The “Voluntary” Component of EPA’s Clean Power Plan Makes It Even More Unlawful
Today I filed a comment letter on the Environmental Protection Agency’s proposed rule titled “Clean Energy Incentive Program Design Details.” The comment period closes today at the stroke of midnight.
As the title suggests, EPA’s proposal is designed to flesh out the details of the Clean Energy Incentive Program (CEIP), a major program element of the agency’s so-called Clean Power Plan (CPP), on which the D.C. Circuit Court of Appeals recently held oral argument.
The gist of my comment letter is that the CEIP makes the Power Plan even more unlawful, enlarging EPA’s already formidable power grab to pick energy market winners and losers and rig the electricity marketplace against fossil fuels.
The CEIP is what’s known in regulatory parlance as an “early action credit” scheme. In a generic early action credit program, companies that reduce emissions before the start of a compliance period receive credits they can later use during the compliance period to meet part of their obligations. They can also sell the credits in emissions trading markets.
A key point to bear in mind is that all early action credit programs transfer wealth, in the form of tradable emission credits, from those who don’t take early action to those who do.

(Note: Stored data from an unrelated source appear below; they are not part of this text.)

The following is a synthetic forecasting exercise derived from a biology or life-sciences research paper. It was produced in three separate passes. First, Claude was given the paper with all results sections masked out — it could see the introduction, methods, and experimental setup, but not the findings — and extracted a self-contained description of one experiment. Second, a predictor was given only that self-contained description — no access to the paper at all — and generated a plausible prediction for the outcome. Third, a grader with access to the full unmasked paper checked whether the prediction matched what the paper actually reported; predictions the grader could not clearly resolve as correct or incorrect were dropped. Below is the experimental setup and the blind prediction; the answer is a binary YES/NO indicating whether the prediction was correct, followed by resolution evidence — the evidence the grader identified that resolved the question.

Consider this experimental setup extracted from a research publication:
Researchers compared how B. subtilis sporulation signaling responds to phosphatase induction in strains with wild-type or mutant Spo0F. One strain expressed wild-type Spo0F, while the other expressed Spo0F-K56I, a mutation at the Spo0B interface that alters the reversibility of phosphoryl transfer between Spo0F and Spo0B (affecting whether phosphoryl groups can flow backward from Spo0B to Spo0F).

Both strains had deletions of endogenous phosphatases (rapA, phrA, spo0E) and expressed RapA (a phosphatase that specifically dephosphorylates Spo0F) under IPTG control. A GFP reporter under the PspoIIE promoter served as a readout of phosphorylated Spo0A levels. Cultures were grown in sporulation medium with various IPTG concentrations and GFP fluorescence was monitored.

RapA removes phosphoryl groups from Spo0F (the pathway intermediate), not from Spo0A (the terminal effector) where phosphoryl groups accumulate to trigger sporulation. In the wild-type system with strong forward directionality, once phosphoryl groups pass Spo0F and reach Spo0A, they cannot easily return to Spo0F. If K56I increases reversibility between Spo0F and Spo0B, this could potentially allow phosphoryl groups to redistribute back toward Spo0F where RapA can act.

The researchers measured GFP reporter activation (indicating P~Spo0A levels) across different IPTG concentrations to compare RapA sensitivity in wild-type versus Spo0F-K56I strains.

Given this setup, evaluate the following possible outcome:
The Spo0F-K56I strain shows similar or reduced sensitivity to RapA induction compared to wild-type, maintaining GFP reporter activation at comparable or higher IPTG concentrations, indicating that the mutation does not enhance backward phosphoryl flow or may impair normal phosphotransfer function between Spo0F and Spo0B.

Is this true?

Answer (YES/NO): NO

Both the environmental integrity of the associated emissions reduction program and the monetary value of the credits demand that each early credit be subtracted from, rather than added to, the supply of credits available in the mandatory period. Otherwise credit inflation would devalue the credits as tradable assets and the total supply of regulatory allowances would exceed the emissions reduction target or cap.
Thus, although often touted as “voluntary” and “win-win,” early action crediting is a coercive, zero-sum game. For every company that gains a credit in the early action period, there must be another than loses a credit in the compliance period. Early actors profit at the expense of companies that don’t participate. That is not an unintended consequence but the very purpose of such programs. The intent is to “incentivize” early reductions by imposing windfall losses on those who do not “volunteer.”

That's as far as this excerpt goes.